***** SOURCE DATA *****

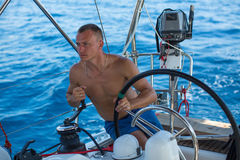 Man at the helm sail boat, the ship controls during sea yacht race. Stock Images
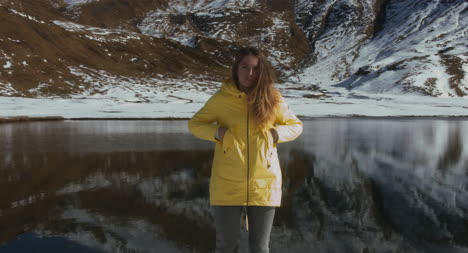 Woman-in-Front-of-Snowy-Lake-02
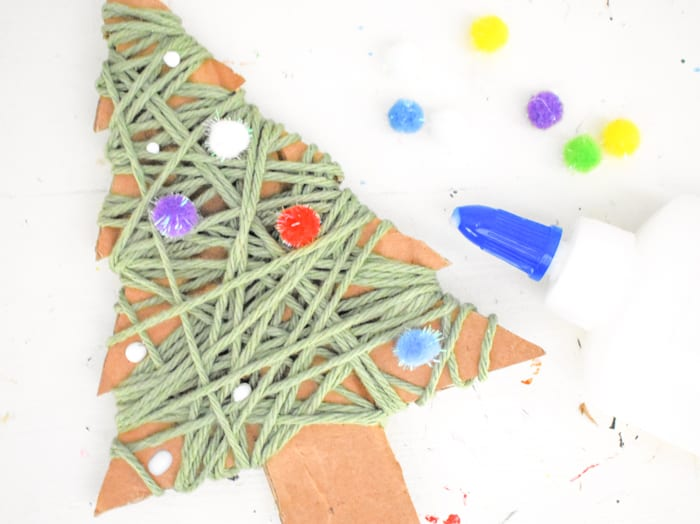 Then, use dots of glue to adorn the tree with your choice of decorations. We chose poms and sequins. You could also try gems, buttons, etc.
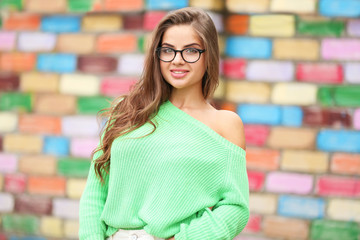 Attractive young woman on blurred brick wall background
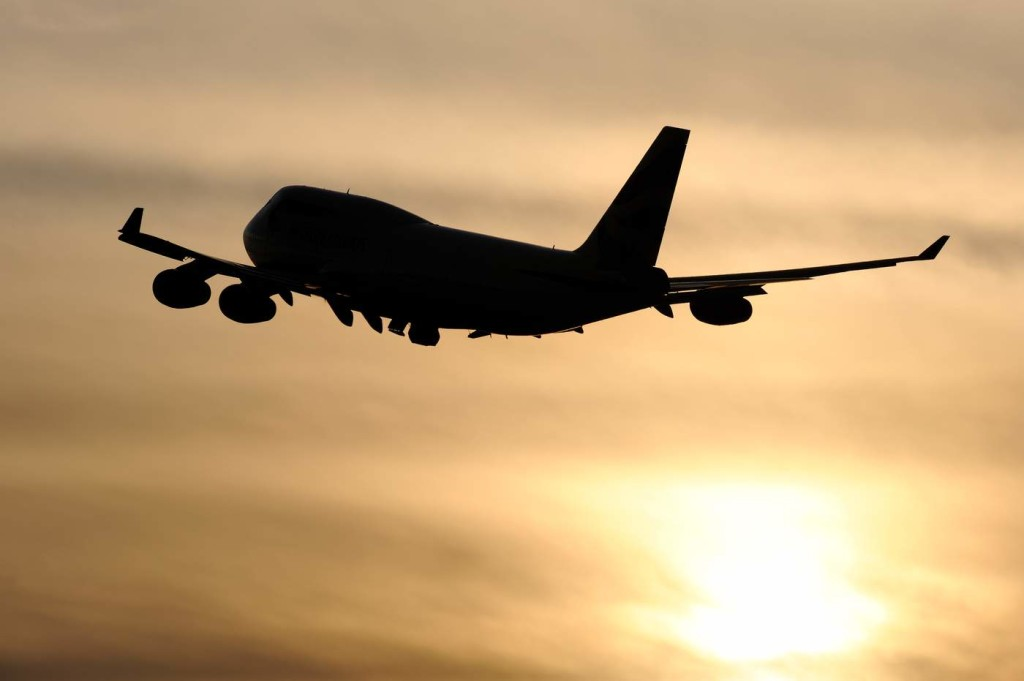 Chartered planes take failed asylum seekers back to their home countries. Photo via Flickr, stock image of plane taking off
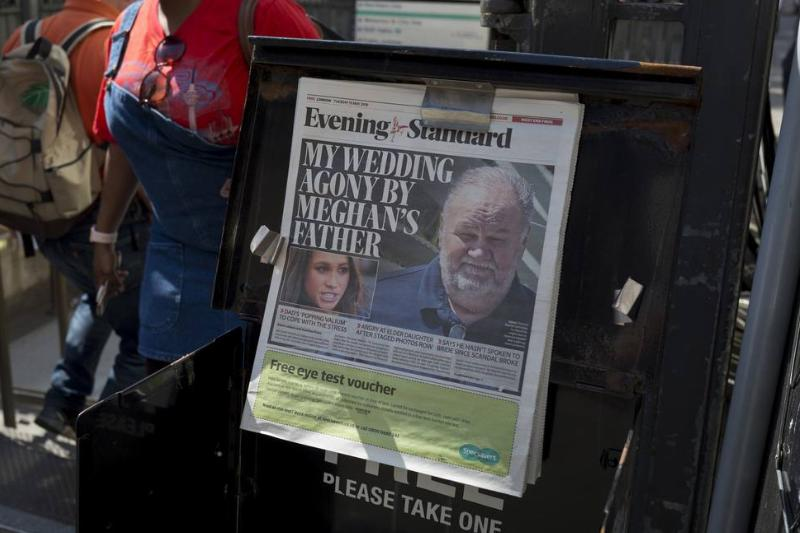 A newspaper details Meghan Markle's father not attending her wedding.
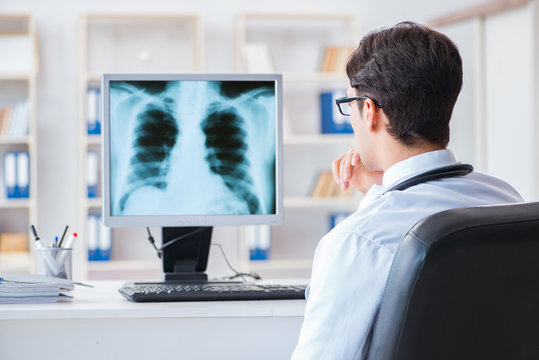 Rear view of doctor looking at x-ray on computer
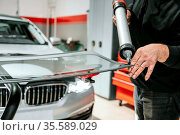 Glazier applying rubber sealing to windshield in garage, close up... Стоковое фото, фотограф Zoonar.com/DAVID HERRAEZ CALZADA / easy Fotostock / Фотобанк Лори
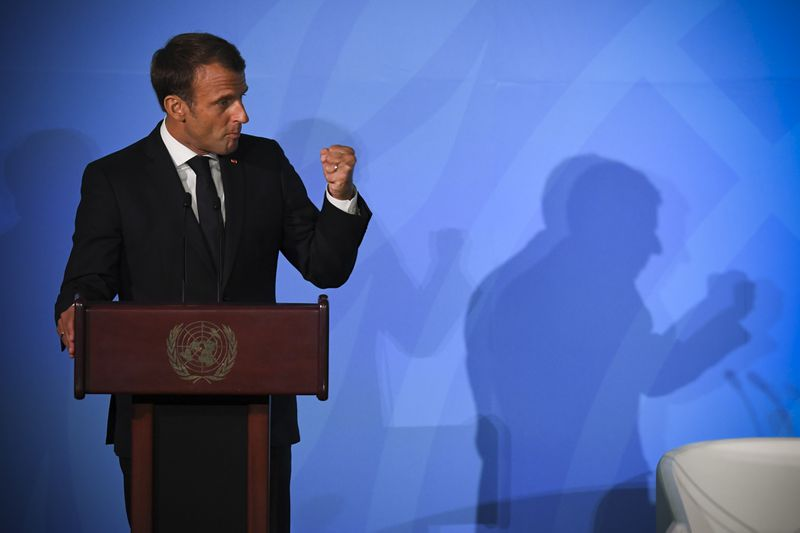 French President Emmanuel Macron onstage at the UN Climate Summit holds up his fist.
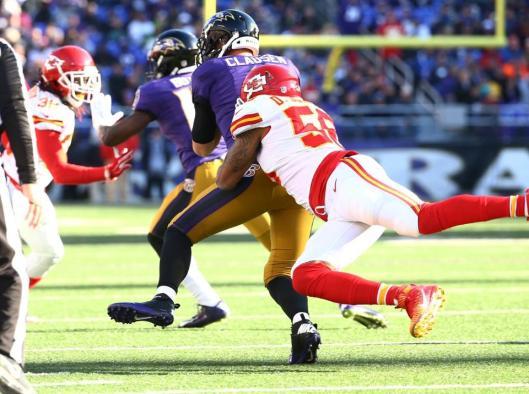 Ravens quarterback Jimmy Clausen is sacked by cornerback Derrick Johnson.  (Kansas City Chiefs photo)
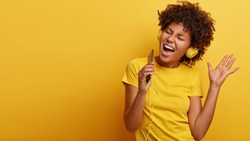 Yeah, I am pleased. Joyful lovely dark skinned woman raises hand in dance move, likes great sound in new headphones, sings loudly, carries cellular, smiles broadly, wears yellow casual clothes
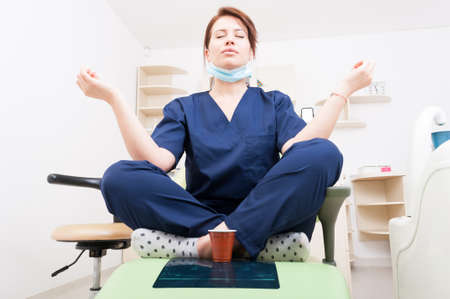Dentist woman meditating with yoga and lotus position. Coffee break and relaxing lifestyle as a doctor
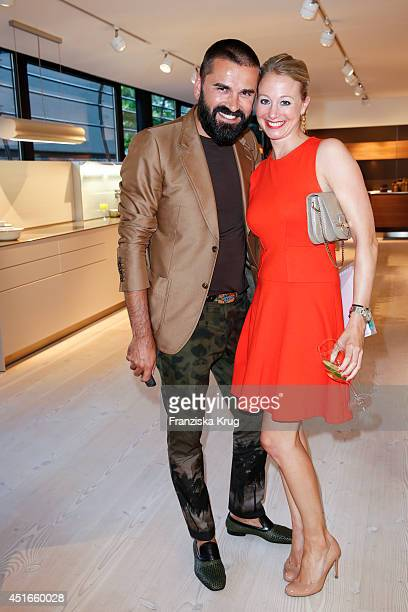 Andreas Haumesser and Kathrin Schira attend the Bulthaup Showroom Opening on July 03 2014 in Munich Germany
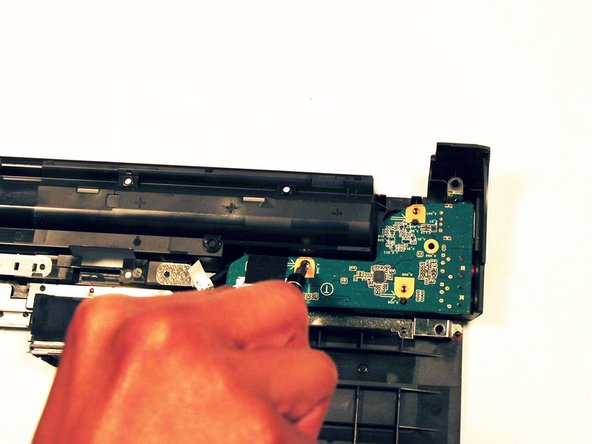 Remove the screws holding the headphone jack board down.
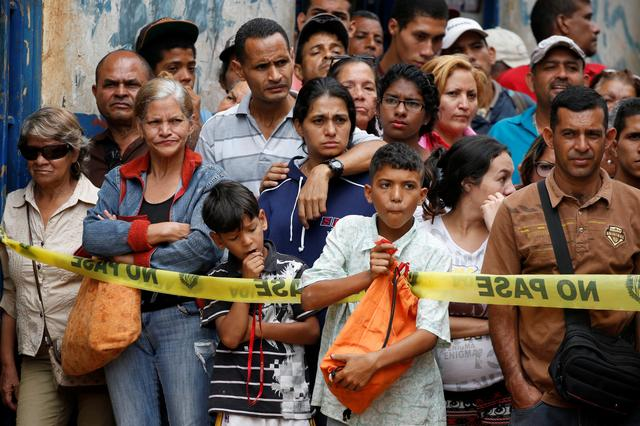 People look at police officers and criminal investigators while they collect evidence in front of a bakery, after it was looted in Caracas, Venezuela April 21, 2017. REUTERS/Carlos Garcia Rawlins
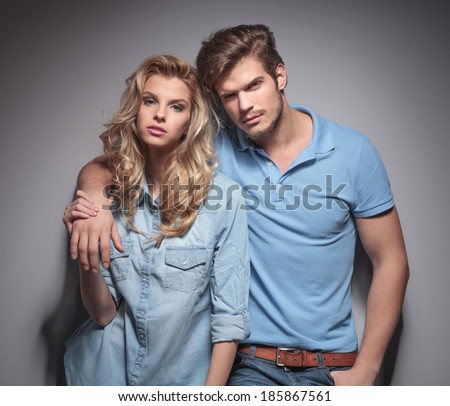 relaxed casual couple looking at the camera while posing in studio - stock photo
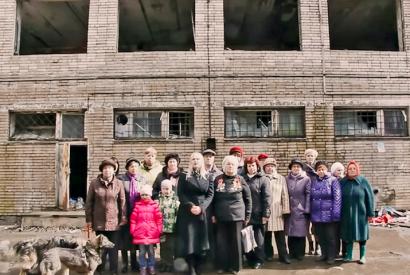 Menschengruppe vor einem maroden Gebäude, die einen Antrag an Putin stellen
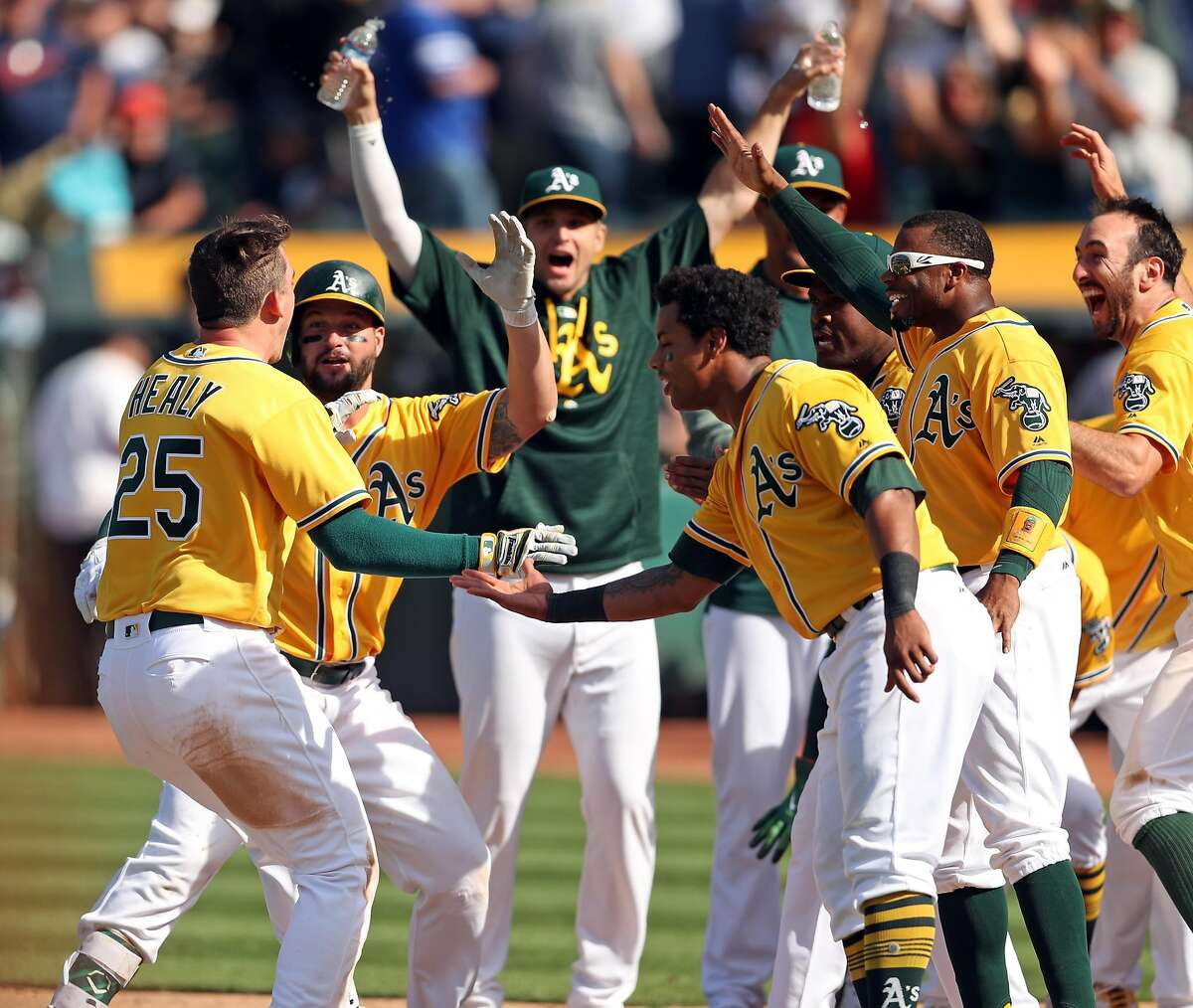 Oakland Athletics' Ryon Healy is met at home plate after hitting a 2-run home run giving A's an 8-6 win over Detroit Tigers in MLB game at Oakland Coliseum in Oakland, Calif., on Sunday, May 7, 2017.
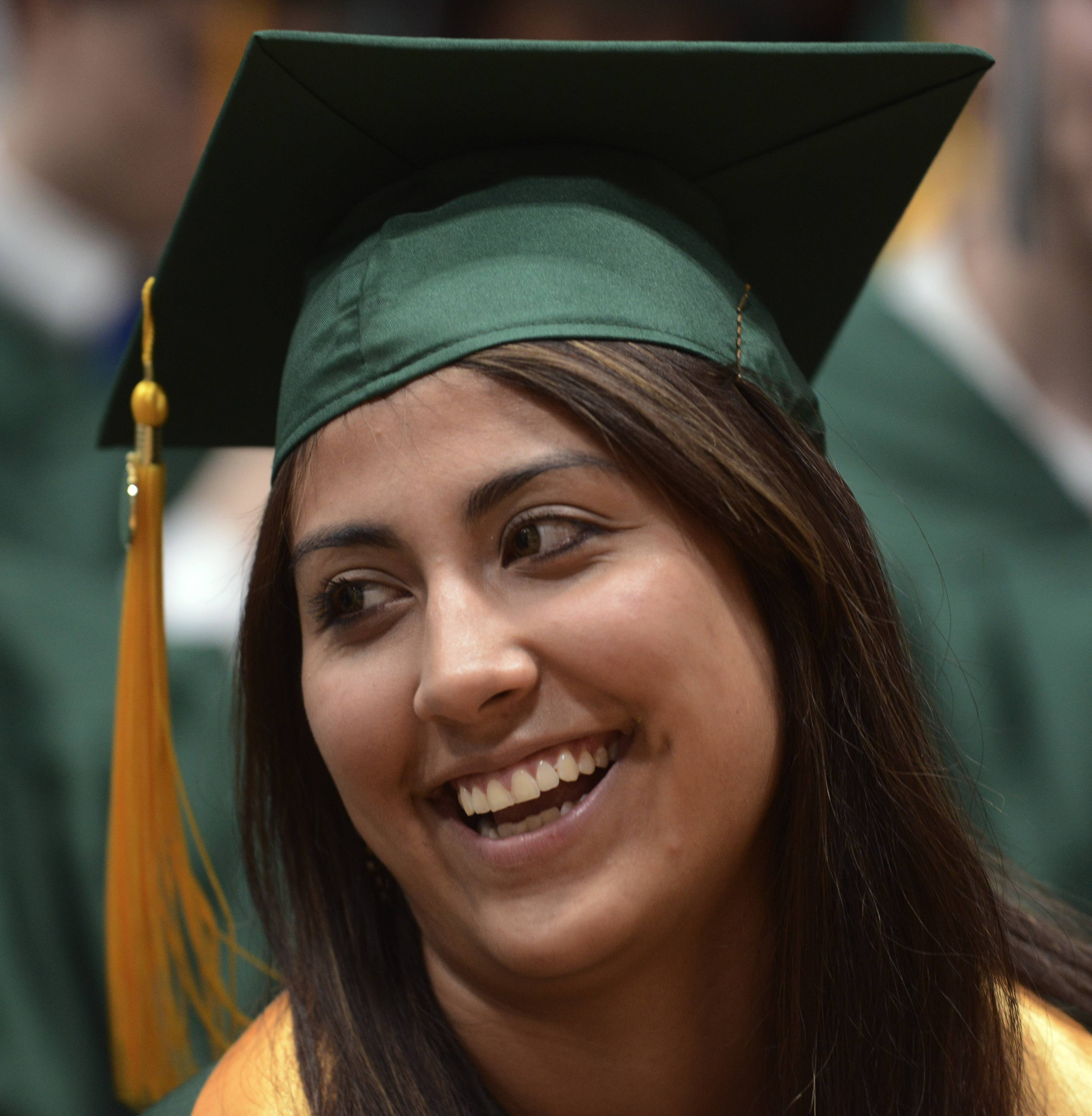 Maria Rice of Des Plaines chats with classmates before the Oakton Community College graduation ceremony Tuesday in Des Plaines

*****

### WHAT YOU HAVE TO DO
Leaving the images behind, set down every entry word for word.

### EXERCISE ANSWER
 Man at the helm sail boat, the ship controls during sea yacht race. Stock Images
 Woman-in-Front-of-Snowy-Lake-02
 Then, use dots of glue to adorn the tree with your choice of decorations. We chose poms and sequins. You could also try gems, buttons, etc.
 Attractive young woman on blurred brick wall background
 Chartered planes take failed asylum seekers back to their home countries. Photo via Flickr, stock image of plane taking off
 A newspaper details Meghan Markle's father not attending her wedding.
 Rear view of doctor looking at x-ray on computer
 Glazier applying rubber sealing to windshield in garage, close up... Стоковое фото, фотограф Zoonar.com/DAVID HERRAEZ CALZADA / easy Fotostock / Фотобанк Лори
 French President Emmanuel Macron onstage at the UN Climate Summit holds up his fist.
 Ravens quarterback Jimmy Clausen is sacked by cornerback Derrick Johnson.  (Kansas City Chiefs photo)
 Yeah, I am pleased. Joyful lovely dark skinned woman raises hand in dance move, likes great sound in new headphones, sings loudly, carries cellular, smiles broadly, wears yellow casual clothes
Dentist woman meditating with yoga and lotus position. Coffee break and relaxing lifestyle as a doctor
 Andreas Haumesser and Kathrin Schira attend the Bulthaup Showroom Opening on July 03 2014 in Munich Germany
 Remove the screws holding the headphone jack board down.
 People look at police officers and criminal investigators while they collect evidence in front of a bakery, after it was looted in Caracas, Venezuela April 21, 2017. REUTERS/Carlos Garcia Rawlins
 relaxed casual couple looking at the camera while posing in studio - stock photo
 Menschengruppe vor einem maroden Gebäude, die einen Antrag an Putin stellen
 Oakland Athletics' Ryon Healy is met at home plate after hitting a 2-run home run giving A's an 8-6 win over Detroit Tigers in MLB game at Oakland Coliseum in Oakland, Calif., on Sunday, May 7, 2017.
 Maria Rice of Des Plaines chats with classmates before the Oakton Community College graduation ceremony Tuesday in Des Plaines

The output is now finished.